- [TASK PROMPT] Rewrite only the lines of the data below that run from the line containing "How much space" through the end, with each "dancer" changed to "performer" and everything else left the same.

- [DATA RECORDS]
══════════
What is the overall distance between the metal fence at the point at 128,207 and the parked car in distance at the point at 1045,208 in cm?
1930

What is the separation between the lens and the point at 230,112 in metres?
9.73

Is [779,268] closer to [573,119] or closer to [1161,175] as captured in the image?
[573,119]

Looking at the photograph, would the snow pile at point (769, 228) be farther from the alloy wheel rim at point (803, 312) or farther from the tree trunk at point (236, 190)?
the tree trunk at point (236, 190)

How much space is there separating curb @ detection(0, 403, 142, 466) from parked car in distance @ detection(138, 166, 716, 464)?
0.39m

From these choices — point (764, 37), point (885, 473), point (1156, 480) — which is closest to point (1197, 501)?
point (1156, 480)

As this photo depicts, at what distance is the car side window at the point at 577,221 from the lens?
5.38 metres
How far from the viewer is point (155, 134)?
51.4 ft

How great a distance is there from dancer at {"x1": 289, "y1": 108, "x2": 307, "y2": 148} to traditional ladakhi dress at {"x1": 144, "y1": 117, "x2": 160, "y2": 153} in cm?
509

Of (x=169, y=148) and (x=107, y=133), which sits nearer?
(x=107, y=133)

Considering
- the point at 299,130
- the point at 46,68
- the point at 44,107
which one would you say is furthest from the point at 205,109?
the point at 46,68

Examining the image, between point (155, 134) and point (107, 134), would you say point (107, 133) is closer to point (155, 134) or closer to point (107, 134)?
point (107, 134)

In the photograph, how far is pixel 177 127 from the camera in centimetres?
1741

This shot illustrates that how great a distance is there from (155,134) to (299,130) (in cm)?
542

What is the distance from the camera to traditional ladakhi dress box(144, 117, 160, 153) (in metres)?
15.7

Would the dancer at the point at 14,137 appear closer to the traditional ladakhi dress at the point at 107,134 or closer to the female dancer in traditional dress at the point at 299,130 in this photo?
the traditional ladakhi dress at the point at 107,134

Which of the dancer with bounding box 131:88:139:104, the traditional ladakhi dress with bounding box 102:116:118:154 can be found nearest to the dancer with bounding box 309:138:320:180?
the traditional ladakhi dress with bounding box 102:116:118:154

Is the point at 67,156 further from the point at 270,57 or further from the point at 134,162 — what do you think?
══════════
- [COMPLETE ANSWER]
How much space is there separating curb @ detection(0, 403, 142, 466) from parked car in distance @ detection(138, 166, 716, 464)?
0.39m

From these choices — point (764, 37), point (885, 473), point (1156, 480) — which is closest to point (1197, 501)?
point (1156, 480)

As this photo depicts, at what distance is the car side window at the point at 577,221 from the lens?
5.38 metres
How far from the viewer is point (155, 134)?
51.4 ft

How great a distance is there from performer at {"x1": 289, "y1": 108, "x2": 307, "y2": 148} to traditional ladakhi dress at {"x1": 144, "y1": 117, "x2": 160, "y2": 153} in cm?
509

Of (x=169, y=148) and (x=107, y=133), which sits nearer?
(x=107, y=133)

Considering
- the point at 299,130
- the point at 46,68
- the point at 44,107
which one would you say is furthest from the point at 205,109?
the point at 46,68

Examining the image, between point (155, 134) and point (107, 134), would you say point (107, 133) is closer to point (155, 134) or closer to point (107, 134)?
point (107, 134)

In the photograph, how far is pixel 177 127 from the camera in centimetres?
1741

This shot illustrates that how great a distance is there from (155,134) to (299,130) (in cm)?
542

What is the distance from the camera to traditional ladakhi dress box(144, 117, 160, 153) (in metres)?
15.7

Would the performer at the point at 14,137 appear closer to the traditional ladakhi dress at the point at 107,134 or closer to the female performer in traditional dress at the point at 299,130 in this photo?
the traditional ladakhi dress at the point at 107,134

Which of the performer with bounding box 131:88:139:104, the traditional ladakhi dress with bounding box 102:116:118:154 can be found nearest to the performer with bounding box 309:138:320:180?
the traditional ladakhi dress with bounding box 102:116:118:154

Is the point at 67,156 further from the point at 270,57 or further from the point at 134,162 — what do you think?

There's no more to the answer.